Open cberner opened 9 years ago
+1
I don't think the last one is correct. Case insensitive matching should only happen if the target is the correct case.
You can have multiple identifiers differing only in case. Case insensitive matching should match at most one.
@electrum correct. I updated the description.
Is there any plan to get this fixed so I could use Upper case in table name?
I took a look at this a few weeks back. The problem is the change is spread throughout the codebase and in parts that are actively being changed. After @martint's planner changes are in and @haozhun's changes to field dereferencing, the change should be doable.
Is there any other way to use upper case in database name and table name while querying from presto
@ashish6976 This issues is about changing the current Presto behavior to support full case sensitive identifiers.
From the users perspective, the current behavior of only supporting case insensitive identifiers should just work, unless you happen to have an existing system containing identifiers that only differ in case. If you are seeing failures when there is only one identifier, please file a new issue since that is a bug.
@dain Here are the scenarios in which I am facing isssues
My MYSQL Server is running on Centos. I am using presto to query my MYSQL database using MYSQL connector where my catalog name is mysql.

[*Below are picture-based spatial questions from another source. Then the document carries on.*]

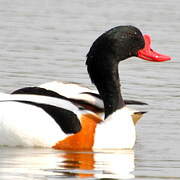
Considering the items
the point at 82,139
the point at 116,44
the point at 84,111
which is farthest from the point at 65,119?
the point at 116,44

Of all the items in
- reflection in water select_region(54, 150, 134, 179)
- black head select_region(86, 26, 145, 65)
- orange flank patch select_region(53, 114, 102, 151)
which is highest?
black head select_region(86, 26, 145, 65)

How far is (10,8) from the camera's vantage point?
2259 cm

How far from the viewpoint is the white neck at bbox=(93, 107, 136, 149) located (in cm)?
1306

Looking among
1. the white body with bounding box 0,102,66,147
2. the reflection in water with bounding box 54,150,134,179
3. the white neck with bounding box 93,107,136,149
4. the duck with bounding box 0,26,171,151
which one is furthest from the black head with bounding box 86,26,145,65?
the reflection in water with bounding box 54,150,134,179

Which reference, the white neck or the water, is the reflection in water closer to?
the water

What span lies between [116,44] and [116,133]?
107 cm

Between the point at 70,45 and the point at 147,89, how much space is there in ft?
11.5

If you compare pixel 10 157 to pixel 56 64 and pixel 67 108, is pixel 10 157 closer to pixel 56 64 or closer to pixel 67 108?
pixel 67 108

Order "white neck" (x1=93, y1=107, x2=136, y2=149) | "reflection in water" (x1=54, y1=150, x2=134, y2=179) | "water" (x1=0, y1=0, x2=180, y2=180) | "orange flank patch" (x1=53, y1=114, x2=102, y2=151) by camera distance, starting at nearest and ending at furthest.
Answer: "reflection in water" (x1=54, y1=150, x2=134, y2=179)
"water" (x1=0, y1=0, x2=180, y2=180)
"orange flank patch" (x1=53, y1=114, x2=102, y2=151)
"white neck" (x1=93, y1=107, x2=136, y2=149)

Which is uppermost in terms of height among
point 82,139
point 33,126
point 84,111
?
point 84,111

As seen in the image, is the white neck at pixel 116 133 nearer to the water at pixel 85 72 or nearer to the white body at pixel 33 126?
the white body at pixel 33 126

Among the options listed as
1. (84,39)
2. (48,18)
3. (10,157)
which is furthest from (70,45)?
(10,157)

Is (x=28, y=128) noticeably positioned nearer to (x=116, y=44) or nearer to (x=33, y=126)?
(x=33, y=126)

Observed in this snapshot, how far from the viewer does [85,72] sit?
17.2m
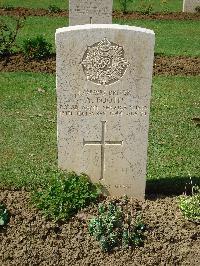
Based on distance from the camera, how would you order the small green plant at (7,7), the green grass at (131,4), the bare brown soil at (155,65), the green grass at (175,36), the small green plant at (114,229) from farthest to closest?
the green grass at (131,4) → the small green plant at (7,7) → the green grass at (175,36) → the bare brown soil at (155,65) → the small green plant at (114,229)

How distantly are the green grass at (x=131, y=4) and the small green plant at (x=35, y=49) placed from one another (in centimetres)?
765

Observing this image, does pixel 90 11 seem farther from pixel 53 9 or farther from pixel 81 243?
pixel 81 243

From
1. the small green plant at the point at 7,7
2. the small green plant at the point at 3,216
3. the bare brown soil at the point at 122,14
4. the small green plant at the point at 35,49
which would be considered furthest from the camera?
the small green plant at the point at 7,7

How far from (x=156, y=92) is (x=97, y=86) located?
469 cm

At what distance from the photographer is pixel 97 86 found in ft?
17.0

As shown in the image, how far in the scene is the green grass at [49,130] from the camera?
667 cm

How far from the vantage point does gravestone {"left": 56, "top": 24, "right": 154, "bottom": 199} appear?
4992 mm

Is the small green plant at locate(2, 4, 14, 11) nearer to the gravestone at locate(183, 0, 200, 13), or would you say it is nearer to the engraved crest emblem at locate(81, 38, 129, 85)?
the gravestone at locate(183, 0, 200, 13)

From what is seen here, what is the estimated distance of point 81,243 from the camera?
5027mm

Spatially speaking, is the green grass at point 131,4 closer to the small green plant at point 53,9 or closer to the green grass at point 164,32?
the small green plant at point 53,9

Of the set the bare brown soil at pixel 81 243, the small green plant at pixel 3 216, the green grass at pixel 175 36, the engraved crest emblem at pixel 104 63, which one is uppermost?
the engraved crest emblem at pixel 104 63

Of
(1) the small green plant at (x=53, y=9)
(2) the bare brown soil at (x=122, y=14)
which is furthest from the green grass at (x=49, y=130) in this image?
(1) the small green plant at (x=53, y=9)

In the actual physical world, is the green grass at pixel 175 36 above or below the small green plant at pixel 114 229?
above

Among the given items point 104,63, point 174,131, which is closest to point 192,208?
point 104,63
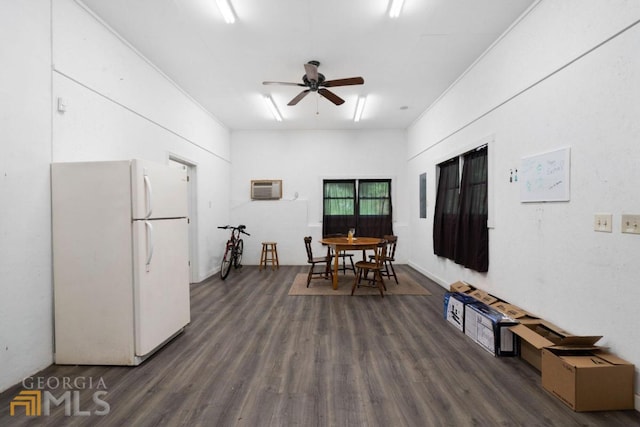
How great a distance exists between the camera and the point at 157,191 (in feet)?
8.48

Database Name - TestDB Table Names - EmployeeDetails, EmployeeTable Query 1 - show schemas from mysql; Output - Schema
information_schema
performance_schema
testdb
(3 rows)
Query 20150818_064410_00003_837eu, FINISHED, 1 node Splits: 2 total, 2 done (100.00%) 0:00 [3 rows, 61B] [25 rows/s, 524B/s]
Query 2 - show tables from mysql.testdb; Output - Table
(0 rows)
Query 20150818_064532_00004_837eu, FINISHED, 1 node Splits: 2 total, 2 done (100.00%) 0:00 [0 rows, 0B] [0 rows/s, 0B/s]
In this case presto is not able to Fetch the table names which are present in database TestDB.
The Mysql output mysql> show tables from TestDB; +------------------+ | Tables_in_TestDB | +------------------+ | EmployeeDetails | | EmployeeTable | +------------------+ 2 rows in set (0.00 sec)
Database Name - lowercasedb Table Names - TableOne, TableTwo Query 1 - show schemas from mysql; Output - Schema
information_schema
lowercasedb
performance_schema
testdb
(4 rows)
Query 20150818_065347_00005_837eu, FINISHED, 1 node Splits: 2 total, 2 done (100.00%) 0:00 [4 rows, 77B] [27 rows/s, 522B/s]
Query 2 - show tables from mysql.lowercasedb; Output - Table
tableone tabletwo (2 rows)
Query 20150818_065432_00006_837eu, FINISHED, 1 node Splits: 2 total, 2 done (100.00%) 0:00 [2 rows, 66B] [15 rows/s, 505B/s]
Query 3 - select * from mysql.lowercasedb.tableone; Output - Query 20150818_065535_00007_837eu failed: Table mysql.lowercasedb.tableone does not exist
In this scenario presto is able to fetch the table names but when I am accessing the table the its giving me an error as shown above.
The Mysql output mysql> select * from lowercasedb.TableOne; +-----------+-----------+ | ColumnOne | ColumnTwo | +-----------+-----------+ | 1 | Row 1 | | 2 | Row 2 | +-----------+-----------+ 2 rows in set (0.00 sec)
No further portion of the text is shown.